Por muchos años, también Nikita Mikhalkov se sintió profundamente inspirado por su adorable hija Anna, y desde esa infancia maravillosa en la que ella le prodigaba esperanza, felicidad y orgullo de padre, Mikhalkov sintió que podía ser bien interesante combinar su desarrollo físico e intelectual, con los cambios que se iban produciendo en la historia política de la Unión Soviética.

Cada año, desde que Anna apagó sus primeras seis velitas, Mikhalkov se atrevió a saltar alguna norma del Estado que prohibía las filmaciones secretas, y con la ayuda de algunos amigos, rodaba pequeños trozos que fue guardando... hasta completar su historia cuando ya su hija era una adolescente de 17 años. Durante ese proceso, muchas cosas y muchos extraños cambios se produjeron en aquella mágica tierra a la que Anna -la de los maravillosos ojos azules-, demuestra amar más que a cualquier otra cosa.

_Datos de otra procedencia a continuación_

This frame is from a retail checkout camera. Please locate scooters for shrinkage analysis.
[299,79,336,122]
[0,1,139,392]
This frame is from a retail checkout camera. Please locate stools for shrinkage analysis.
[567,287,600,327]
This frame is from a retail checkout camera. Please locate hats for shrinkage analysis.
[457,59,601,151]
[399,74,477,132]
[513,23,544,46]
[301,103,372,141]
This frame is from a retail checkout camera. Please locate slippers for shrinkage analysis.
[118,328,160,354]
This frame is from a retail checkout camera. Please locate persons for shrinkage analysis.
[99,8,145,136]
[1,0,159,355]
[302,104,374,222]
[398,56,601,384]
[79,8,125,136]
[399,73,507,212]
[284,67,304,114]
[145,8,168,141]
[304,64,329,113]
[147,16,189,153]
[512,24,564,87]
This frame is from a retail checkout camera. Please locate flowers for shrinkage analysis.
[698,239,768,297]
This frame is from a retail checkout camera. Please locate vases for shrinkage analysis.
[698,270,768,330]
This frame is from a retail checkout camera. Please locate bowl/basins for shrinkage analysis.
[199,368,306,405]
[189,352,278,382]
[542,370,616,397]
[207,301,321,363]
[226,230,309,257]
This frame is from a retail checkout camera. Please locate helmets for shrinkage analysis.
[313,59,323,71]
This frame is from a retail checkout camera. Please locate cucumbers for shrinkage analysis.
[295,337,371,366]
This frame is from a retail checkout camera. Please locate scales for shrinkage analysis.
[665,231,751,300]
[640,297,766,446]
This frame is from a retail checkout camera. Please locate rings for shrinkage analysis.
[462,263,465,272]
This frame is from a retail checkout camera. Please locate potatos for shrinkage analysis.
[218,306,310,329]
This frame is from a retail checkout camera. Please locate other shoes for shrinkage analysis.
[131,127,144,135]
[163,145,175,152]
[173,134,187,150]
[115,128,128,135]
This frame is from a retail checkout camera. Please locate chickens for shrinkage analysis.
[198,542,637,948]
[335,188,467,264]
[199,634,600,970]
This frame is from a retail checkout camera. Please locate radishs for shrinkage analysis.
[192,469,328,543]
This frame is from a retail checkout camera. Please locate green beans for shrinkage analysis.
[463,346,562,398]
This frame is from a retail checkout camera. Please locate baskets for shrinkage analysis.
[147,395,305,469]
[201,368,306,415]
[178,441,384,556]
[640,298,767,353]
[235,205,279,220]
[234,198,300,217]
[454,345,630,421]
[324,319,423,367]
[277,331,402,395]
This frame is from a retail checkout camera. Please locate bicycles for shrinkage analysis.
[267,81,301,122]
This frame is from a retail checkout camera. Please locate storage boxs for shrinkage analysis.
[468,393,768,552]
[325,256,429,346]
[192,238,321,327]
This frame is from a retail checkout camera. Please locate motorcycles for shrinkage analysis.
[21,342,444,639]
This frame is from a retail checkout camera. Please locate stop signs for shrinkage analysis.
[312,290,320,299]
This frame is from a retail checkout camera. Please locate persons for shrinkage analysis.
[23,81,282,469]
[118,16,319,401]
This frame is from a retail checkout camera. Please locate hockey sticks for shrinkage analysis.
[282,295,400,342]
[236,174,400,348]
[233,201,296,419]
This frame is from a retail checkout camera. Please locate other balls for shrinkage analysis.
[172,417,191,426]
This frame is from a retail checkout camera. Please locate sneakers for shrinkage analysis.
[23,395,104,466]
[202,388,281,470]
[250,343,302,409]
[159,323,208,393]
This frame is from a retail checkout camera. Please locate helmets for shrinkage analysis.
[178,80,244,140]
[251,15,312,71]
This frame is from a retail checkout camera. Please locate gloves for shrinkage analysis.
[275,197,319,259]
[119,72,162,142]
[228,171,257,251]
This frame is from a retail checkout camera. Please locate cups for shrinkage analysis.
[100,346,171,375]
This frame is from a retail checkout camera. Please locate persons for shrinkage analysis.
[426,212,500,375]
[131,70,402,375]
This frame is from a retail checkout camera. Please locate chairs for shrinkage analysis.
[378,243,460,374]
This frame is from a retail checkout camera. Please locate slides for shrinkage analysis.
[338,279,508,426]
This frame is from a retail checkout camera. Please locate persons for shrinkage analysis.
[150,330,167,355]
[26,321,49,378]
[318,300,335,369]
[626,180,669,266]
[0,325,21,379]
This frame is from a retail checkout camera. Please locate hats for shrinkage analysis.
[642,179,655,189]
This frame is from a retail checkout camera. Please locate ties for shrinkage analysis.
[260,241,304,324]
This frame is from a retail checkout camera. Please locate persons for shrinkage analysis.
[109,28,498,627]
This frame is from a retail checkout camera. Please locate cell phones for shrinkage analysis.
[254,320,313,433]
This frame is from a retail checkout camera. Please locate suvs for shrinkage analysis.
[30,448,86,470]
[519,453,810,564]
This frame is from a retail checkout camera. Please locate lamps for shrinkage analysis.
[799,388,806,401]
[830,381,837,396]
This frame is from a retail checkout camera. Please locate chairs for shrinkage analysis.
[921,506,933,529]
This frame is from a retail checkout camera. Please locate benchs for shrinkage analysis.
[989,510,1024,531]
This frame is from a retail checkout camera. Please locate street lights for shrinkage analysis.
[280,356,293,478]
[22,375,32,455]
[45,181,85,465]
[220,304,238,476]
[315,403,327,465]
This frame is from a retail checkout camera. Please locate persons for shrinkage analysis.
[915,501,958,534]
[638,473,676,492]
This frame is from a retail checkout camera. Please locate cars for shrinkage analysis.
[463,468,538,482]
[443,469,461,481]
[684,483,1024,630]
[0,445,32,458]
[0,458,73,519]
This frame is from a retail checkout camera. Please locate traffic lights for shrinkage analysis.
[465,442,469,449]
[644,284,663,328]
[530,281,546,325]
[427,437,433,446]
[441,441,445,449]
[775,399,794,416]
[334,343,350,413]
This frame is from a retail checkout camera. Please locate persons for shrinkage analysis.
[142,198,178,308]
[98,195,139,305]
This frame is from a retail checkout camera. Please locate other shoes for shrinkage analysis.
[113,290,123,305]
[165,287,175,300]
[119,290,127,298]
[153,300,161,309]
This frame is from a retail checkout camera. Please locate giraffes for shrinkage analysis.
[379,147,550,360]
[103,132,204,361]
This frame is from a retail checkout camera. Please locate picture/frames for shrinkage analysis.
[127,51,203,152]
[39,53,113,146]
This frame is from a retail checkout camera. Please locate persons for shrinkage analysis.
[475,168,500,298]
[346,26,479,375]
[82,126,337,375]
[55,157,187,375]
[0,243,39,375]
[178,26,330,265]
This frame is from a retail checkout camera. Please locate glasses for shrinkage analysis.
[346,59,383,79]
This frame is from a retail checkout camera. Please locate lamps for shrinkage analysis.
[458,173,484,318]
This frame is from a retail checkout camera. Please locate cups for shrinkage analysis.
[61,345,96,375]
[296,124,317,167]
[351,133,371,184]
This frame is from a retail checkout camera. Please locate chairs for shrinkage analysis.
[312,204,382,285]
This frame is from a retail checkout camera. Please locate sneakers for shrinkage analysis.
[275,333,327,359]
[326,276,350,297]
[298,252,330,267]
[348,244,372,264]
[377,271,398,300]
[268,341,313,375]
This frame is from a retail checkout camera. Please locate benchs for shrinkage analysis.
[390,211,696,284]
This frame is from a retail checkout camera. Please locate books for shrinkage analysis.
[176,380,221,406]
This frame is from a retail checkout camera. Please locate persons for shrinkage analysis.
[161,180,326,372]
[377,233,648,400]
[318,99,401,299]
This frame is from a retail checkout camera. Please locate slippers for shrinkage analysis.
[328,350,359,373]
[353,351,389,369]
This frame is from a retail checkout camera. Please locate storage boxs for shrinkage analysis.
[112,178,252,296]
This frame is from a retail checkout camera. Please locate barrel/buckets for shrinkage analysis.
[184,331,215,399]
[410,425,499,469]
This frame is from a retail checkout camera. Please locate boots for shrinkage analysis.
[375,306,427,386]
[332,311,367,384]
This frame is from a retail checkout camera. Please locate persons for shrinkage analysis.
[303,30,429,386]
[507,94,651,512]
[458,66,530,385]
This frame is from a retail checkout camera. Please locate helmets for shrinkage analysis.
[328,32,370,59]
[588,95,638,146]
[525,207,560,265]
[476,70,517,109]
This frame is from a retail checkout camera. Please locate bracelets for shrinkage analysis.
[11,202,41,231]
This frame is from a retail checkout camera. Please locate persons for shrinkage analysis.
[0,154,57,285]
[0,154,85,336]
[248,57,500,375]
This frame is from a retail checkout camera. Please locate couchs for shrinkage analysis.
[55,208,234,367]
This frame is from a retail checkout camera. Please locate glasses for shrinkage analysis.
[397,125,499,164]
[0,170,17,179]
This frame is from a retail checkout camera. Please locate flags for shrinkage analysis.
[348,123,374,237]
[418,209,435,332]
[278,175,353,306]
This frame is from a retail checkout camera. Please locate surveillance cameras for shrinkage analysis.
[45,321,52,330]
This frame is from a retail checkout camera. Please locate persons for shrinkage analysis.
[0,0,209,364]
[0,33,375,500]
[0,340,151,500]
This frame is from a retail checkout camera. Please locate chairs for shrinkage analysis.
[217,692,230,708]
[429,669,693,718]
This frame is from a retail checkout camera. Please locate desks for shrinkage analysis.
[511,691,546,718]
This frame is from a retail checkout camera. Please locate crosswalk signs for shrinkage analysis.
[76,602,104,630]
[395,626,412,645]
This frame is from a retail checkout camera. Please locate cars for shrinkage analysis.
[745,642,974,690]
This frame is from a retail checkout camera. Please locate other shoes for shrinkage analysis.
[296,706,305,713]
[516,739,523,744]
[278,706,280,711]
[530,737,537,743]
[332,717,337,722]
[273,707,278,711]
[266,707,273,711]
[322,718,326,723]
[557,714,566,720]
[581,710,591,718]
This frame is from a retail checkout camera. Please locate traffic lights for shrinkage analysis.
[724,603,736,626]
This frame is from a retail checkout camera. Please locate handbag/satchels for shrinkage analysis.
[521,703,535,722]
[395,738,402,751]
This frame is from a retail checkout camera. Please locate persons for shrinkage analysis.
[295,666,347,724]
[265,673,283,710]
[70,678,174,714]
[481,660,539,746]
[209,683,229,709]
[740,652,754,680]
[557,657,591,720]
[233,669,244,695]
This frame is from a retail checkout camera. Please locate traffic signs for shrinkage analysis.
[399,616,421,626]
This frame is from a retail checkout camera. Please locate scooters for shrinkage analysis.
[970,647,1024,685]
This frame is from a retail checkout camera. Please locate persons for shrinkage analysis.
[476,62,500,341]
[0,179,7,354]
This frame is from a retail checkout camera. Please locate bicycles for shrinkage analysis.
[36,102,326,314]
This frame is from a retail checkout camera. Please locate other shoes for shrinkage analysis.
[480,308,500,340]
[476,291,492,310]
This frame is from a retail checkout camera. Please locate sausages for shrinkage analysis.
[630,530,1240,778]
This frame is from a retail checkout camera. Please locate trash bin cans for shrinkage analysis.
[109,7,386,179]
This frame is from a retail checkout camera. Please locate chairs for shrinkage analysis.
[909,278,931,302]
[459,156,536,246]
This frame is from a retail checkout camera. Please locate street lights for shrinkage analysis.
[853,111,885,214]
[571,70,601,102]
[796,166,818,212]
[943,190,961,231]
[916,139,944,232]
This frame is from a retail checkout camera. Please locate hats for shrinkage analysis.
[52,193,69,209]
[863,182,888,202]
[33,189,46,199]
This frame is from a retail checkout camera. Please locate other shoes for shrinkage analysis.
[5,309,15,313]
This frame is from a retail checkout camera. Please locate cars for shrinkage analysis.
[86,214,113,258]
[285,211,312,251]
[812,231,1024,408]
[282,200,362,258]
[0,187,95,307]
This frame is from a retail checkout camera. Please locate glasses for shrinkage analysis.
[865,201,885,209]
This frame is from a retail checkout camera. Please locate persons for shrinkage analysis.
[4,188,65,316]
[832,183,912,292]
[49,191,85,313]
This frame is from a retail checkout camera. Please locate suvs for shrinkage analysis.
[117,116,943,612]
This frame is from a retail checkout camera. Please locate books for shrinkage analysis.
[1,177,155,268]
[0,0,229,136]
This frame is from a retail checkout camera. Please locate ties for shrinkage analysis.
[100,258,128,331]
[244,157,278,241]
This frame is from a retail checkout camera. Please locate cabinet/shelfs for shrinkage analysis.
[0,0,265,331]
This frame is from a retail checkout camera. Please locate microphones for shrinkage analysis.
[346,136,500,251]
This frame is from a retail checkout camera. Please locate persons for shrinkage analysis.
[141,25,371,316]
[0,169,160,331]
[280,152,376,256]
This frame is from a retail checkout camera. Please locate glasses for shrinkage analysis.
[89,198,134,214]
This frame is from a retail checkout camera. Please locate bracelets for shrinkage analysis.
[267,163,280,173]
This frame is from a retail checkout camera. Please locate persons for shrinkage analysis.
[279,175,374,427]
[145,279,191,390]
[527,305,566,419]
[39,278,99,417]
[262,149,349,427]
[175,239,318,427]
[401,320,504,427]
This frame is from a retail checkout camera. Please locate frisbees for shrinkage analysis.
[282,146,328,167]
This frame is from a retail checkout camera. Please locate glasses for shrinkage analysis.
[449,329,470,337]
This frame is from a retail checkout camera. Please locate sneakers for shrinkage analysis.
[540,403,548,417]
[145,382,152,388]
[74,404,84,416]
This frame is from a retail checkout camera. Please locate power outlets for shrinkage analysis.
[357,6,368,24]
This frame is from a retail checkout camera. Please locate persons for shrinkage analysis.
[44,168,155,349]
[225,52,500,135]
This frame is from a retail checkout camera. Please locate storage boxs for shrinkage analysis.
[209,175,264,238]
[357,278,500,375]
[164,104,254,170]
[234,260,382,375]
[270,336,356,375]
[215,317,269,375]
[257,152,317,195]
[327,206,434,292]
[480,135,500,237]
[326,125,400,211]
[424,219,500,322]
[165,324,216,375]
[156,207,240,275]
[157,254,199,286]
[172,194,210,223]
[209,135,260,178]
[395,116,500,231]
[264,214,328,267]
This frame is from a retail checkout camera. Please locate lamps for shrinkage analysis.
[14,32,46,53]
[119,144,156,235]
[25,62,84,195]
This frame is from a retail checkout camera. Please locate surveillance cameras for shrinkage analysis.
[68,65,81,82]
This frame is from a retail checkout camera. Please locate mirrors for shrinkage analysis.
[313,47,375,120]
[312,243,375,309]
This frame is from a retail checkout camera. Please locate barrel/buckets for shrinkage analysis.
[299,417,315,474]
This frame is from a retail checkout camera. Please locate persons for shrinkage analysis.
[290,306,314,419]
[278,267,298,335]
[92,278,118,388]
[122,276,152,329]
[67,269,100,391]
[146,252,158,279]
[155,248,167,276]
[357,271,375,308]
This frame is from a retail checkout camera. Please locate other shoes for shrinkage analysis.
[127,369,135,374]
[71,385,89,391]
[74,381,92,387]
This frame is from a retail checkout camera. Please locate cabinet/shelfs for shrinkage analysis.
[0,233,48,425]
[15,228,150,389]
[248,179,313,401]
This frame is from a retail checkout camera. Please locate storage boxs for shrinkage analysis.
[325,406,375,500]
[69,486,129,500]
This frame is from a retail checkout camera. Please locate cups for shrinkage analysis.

Resulta muy curioso, ver al hermano del también director Andrei Konchalovsky –ambos no matriculados políticamente y defensores de la verdad y del respeto por la vida por encima de cualquier ideología-, echar en falta a Dios tras la Revolución Bolchevique, y al mismo tiempo, exaltando la figura de Stalin, cuya muerte fue para el país una catástrofe tan grande como si fuese el fin del mundo. También es muy interesante, ver la manera como deja recreada la Perestroika con su particular “beneficio” de abrir el dique para que “se hiciera a la luz del día lo que antes se hacía en secreto”… y así, la huella que dejó cada Secretario General desde Leonid Brézhnev hasta Borís Yeltsin (primer presidente de la Federación Rusa), es recreada con detalles muy significativos, mientras vamos notando como, en Anna, comienzan a cambiar sus conceptos acerca de lo que le gusta, lo que no le gusta y lo que más teme… y de ñapa, vamos a conocer algunos valiosos detalles sobre la familia Mikhalkov-Konchalovsky que antes desconocíamos.

Mikhalkov se ha visto compensado con este largo y notable esfuerzo titulado "ANNA", pues, ha dejado para la posteridad un documento que, sin duda, nos ayuda a comprender, a modificar o a reafirmar, algunos conceptos claves acerca de esa nación sobre la que, ciertos medios de in-comunicación occidentales, nos mantienen tan, pero tan des-mal-informados.

Como dijera, Alexandr Pushkin:

“Enterradas las tinieblas… ¡Viva el sol!”